Ojciec z synem fot. iStock by Getty Images, middelveld
„Syn ciągle powtarzał: >>Moje, dla mnie, nie dam<<. Wstydziłem się chodzić z nim na plac zabaw. Wyrywał innym maluchom zabawki z rąk, krzyczał, pluł i uciekał. Posłałem go do żłobka, ale wytrzymał tam zaledwie dwa dni. Strasznie się awanturował”.
/ 16.06.2024 19:00
Ojciec z synem fot. iStock by Getty Images, middelveld

Łzy napływały do oczu, gdy wrzeszczał wniebogłosy... Mamo, mamusiu! Żadna osoba nie potrafiła go uciszyć. Skończył ledwie dwa lata i nie pojmował, czemu matka nie wraca? Przecież opuściła dom na moment. Tradycyjnie pomachał jej rączką, gdy wchodziła do auta. Nie chciał odejść sprzed bramki... Noc już zapadła, kiedy siłą zaciągnęli go do środka.
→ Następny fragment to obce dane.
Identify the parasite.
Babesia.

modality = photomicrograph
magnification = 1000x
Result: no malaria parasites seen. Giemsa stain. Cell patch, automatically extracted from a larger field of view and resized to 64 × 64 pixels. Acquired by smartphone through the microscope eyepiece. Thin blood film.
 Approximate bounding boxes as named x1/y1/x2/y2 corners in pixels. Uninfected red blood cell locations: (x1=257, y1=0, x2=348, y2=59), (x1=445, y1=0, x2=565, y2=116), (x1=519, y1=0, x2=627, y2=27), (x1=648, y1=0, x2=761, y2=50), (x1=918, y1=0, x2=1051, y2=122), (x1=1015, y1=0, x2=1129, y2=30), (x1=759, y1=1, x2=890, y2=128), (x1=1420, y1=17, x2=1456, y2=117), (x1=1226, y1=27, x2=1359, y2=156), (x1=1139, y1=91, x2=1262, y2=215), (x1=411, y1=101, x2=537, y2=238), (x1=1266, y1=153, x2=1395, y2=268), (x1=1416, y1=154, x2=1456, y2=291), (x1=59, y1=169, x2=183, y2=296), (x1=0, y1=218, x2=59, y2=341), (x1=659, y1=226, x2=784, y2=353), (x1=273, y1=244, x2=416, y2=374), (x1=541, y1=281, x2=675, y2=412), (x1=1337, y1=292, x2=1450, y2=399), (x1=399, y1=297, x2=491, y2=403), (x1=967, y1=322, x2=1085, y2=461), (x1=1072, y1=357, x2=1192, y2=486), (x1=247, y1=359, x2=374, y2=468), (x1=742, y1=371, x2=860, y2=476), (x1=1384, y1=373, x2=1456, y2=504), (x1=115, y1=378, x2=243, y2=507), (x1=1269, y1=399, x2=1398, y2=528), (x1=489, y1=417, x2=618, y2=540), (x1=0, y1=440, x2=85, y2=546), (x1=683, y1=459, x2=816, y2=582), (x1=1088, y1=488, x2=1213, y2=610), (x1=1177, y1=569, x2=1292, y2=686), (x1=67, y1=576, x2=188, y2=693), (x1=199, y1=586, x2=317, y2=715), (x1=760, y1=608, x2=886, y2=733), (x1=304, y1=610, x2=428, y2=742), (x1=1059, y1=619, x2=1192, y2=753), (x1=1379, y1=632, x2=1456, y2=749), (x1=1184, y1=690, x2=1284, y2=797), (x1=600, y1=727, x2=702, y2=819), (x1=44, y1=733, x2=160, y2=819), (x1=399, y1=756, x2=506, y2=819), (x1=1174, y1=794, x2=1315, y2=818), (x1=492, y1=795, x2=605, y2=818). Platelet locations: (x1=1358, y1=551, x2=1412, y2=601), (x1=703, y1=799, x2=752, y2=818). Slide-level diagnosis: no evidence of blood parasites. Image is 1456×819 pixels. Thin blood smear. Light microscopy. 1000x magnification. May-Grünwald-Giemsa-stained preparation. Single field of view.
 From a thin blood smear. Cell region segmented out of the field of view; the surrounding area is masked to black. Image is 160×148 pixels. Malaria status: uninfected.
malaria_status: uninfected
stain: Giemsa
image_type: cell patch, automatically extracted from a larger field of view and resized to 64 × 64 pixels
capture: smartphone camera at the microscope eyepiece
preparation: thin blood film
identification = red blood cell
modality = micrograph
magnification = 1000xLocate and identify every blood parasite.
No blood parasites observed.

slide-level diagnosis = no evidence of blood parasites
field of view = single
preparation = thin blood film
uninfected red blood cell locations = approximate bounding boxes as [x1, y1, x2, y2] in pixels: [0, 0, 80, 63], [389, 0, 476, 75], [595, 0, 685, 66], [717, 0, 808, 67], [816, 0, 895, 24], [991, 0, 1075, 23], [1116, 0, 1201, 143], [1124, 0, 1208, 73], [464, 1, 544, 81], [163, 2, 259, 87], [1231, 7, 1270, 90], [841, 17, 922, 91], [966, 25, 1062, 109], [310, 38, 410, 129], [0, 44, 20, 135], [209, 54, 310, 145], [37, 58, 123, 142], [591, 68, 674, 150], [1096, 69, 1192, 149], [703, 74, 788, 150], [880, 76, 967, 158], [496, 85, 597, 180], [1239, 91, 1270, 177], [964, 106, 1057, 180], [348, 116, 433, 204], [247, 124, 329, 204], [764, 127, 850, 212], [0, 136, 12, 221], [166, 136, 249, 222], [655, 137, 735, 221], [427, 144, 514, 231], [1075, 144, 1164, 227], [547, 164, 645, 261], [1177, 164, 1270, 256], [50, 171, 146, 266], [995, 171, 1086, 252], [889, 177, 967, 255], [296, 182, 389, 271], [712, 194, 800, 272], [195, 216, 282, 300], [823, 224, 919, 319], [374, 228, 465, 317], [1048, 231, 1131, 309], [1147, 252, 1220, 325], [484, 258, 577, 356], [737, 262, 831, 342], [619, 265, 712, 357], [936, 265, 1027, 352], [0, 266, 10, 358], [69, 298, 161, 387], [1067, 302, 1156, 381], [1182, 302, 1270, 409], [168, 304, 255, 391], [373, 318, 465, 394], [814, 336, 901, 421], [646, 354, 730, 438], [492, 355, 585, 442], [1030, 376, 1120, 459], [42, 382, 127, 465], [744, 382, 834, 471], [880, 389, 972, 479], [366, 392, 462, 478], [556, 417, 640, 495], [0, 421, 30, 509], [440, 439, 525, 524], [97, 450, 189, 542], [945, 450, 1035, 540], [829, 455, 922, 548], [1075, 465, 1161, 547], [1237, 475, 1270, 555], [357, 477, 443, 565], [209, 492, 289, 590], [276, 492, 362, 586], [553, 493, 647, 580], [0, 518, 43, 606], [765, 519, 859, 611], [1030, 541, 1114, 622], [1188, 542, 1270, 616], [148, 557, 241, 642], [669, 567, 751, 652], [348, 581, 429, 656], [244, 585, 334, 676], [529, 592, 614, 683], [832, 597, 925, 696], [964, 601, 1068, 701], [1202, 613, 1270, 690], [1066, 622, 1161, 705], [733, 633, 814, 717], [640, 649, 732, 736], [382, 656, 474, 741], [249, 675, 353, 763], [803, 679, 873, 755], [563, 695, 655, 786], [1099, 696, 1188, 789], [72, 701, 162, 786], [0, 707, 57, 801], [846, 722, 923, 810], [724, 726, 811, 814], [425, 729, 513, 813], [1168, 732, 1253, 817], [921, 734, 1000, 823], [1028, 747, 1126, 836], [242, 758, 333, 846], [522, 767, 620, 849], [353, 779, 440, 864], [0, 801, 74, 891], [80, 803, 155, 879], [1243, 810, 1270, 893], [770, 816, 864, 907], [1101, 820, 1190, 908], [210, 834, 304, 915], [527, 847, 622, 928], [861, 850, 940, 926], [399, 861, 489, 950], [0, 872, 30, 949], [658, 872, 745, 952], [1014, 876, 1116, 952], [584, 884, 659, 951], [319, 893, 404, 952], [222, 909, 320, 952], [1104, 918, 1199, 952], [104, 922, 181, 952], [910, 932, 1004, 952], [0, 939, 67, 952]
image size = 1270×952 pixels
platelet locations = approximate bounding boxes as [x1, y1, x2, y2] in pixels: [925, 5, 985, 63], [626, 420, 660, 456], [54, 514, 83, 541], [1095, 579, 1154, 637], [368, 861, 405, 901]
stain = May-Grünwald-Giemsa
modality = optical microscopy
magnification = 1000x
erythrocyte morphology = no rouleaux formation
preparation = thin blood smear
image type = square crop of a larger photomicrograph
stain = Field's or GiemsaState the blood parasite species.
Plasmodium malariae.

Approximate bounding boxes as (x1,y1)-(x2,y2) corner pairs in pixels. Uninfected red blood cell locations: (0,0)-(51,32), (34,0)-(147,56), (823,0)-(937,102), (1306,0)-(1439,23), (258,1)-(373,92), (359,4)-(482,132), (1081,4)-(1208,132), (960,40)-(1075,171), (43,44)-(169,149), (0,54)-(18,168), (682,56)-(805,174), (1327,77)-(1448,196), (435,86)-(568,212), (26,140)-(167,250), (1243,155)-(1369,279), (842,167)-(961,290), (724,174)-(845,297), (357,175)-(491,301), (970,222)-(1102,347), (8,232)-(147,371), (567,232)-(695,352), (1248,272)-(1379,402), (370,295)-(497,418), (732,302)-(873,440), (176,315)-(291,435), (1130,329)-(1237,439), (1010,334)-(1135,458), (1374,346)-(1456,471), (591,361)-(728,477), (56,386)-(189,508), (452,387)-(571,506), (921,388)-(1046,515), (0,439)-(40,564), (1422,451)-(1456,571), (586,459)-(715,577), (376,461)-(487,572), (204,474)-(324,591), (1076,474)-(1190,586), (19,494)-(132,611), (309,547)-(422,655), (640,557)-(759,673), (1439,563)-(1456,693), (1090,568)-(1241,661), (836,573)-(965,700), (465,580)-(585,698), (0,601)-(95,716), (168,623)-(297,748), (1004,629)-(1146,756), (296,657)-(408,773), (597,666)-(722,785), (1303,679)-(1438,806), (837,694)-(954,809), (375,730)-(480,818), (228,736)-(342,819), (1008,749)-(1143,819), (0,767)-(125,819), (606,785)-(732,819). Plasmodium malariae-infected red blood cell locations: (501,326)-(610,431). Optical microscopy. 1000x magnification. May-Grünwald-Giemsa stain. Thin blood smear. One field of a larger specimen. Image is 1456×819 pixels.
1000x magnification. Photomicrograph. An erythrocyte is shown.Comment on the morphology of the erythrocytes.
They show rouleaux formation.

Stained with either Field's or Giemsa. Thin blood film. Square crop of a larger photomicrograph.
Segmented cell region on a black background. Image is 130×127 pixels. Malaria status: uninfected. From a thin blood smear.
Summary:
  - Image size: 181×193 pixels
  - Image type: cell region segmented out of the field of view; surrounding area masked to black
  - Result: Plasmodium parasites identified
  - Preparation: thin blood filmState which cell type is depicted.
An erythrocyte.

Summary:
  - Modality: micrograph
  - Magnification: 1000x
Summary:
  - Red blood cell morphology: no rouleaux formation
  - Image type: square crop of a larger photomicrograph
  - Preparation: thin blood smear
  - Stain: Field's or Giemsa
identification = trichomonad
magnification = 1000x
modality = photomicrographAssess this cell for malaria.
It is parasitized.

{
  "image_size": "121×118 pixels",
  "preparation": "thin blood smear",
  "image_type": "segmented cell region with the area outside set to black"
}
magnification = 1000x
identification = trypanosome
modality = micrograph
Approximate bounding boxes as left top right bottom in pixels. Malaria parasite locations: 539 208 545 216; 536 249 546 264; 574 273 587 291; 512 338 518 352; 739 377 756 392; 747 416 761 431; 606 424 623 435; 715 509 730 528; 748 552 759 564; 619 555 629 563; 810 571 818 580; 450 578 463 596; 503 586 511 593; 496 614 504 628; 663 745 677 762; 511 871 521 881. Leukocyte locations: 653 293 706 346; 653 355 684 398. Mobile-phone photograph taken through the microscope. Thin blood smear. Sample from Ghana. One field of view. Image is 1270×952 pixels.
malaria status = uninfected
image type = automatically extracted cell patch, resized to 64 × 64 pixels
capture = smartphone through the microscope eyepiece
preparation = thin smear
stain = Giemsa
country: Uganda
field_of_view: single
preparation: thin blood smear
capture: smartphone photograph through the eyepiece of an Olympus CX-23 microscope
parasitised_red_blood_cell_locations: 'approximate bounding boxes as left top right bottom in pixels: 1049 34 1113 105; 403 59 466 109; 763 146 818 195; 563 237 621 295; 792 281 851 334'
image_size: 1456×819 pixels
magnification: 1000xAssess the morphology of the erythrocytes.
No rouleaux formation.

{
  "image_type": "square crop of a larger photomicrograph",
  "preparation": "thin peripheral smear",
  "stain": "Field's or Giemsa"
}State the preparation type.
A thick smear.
Nie rozumiał, dlaczego ludzie płaczą

Byłem wtedy daleko od niego, przemierzając Europę za kółkiem tira. Zanim kumpel mnie podrzucił do domu, upłynęło sporo czasu; sam nie dałbym rady prowadzić... Na fragmencie drogi, gdzie moja żona wjeżdżała z podporządkowanej, wciąż dało się dostrzec ślady po gwałtownym hamowaniu. Czemu nie dostrzegła zbliżającej się ciężarówki? Aura była sprzyjająca, przemierzała tę trasę niezliczoną ilość razy, mogłaby ją pokonać z zamkniętymi oczami! Podczas ostatniego pożegnania ksiądz rzekł: „Najwyraźniej taki był zamysł losu”. Niewiele brakowało, a bym mu przywalił!

Mam czterdzieści dwa lata, późno stanąłem na ślubnym kobiercu. Nie paliłem się do tego, by od razu zostać tatą. Moja ukochana za to ciągle nawijała o tym, że bez dzieciaków związek jest niekompletny i marzy o tym, by jak najprędzej spełnić się w roli mamy. Bardzo ją kochałem. Dla mnie ta miłość byłaby wystarczająca, ale ona jakby czuła, że czas ją goni i wciąż wierciła mi dziurę w brzuchu.

– Trudno przewidzieć przyszłość – mówiła w kółko. – Jeśli któremuś z nas miałoby się coś stać, to mając potomka, ten drugi nie czułby się opuszczony. Cząstka nas dalej by trwała…

Gdy spodziewała się dziecka, jej uroda rozkwitła, zupełnie jakby jakaś wewnętrzna poświata ją rozjaśniła.

To będzie syn – przepowiadała moja mama. – Gdy nosi się chłopca, to się ładnieje. Córeczka za to zabiera mamie urodę.

Gdy zobaczyłem naszego malucha, od razu wiedziałem, że jest wykapaną kopią swojej mamy. Chociaż jego skóra była jeszcze cała pomarszczona i różowa niczym malutki homar, to już można było dostrzec te same urocze cechy – kształtny nosek, piękne łuki brwiowe i pucołowatą twarzyczkę. Miałem przeczucie, że odziedziczy po niej także siwe jak popiół oczy. I faktycznie, nie myliłem się. Z każdym mijającym dniem, gdy Janek rośnie, coraz mocniej widzę w nim odbicie mojej żony.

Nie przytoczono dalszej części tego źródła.